Palestina, il grande problema non risolto

La Rubrica - Come Eravamo

Da Panorama del 04 aprile 1991

«Siamo come l'araba fenice. Risorgeremo». Con quel sorriso pallido che è diventato il simbolo della tragedia palestinese, Yasser Arafat ripete in questi giorni lo slogan orgoglioso del perdente. Dal fondo del suo bunker di Tunisi, il capo dell'Olp misura l'abisso in cui una guerra combattuta dalla parte sbagliata ha precipitato la sua organizzazione e il popolo che rappresenta.

Una nazione di cinque milioni di persone che da 40 anni lotta, sogna e muore alla ricerca vana di uno Stato. Scelte avventate, dichiarazioni incendiarie, previsioni smentite dai fatti: forse Arafat riuscirà ancora una volta a rinascere dalle proprie ceneri, ma è certo che, prima e durante la disfatta militare di Saddam, ha fatto di tutto per minare la credibilità internazionale della sua causa. Ora cerca un posto al tavolo delle trattative, giocando le carte dell'ambiguità e dell'oblio. Ma suggeriscono gli esperti ad aiutarlo non sarà la memoria corta dei suoi avversari, bensì l'enormità del paradosso storico che non è riuscito a sciogliere. E che la guerra del Golfo ci riconsegna intatto: la questione palestinese rimane l'ostacolo più grave sulla strada del nuovo ordine che Bush e gli altri vincitori vorrebbero imporre al mondo.

"Olp, oil" grida Arafat a chi lo incontra in questi giorni. Uno slogan singolare, inventato sul momento di fronte a centinaia di giornalisti che, qualche settimana fa, in un albergo di Amman, gli chiedevano ragione della disfatta. Due parole brevi, come per dire: fin che ci sarà il petrolio, fino a che l'Occidente avrà interessi in questa regione, ci sarà sempre una Olp a ricordare che i palestinesi devono avere una loro patria, una loro terra, un loro Stato. In questo numero speciale dedicato al labirinto palestinese, Panorama offre ai suoi lettori un ritratto comprensivo dei senzaterra del Medio Oriente: da dove vengono, come vivono, che cosa chiedono, chi li rappresenta, che cultura esprimono, che rapporti intrattengono con i "fratelli" arabi e con i nemici israeliani. E, quali soluzioni si profilano per il loro problema.

ESTRATTO DEI DATI >>
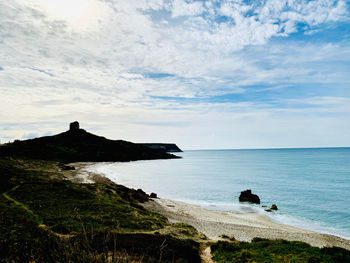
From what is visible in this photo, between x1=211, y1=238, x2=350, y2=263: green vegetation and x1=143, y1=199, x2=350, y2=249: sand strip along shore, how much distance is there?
18.1ft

CONSEGNA >> Secondo l'articolo sulla questione palestinese, quante persone conta la nazione che da 40 anni cerca uno Stato?

RISPOSTA CORRETTA >> Cinque milioni di persone.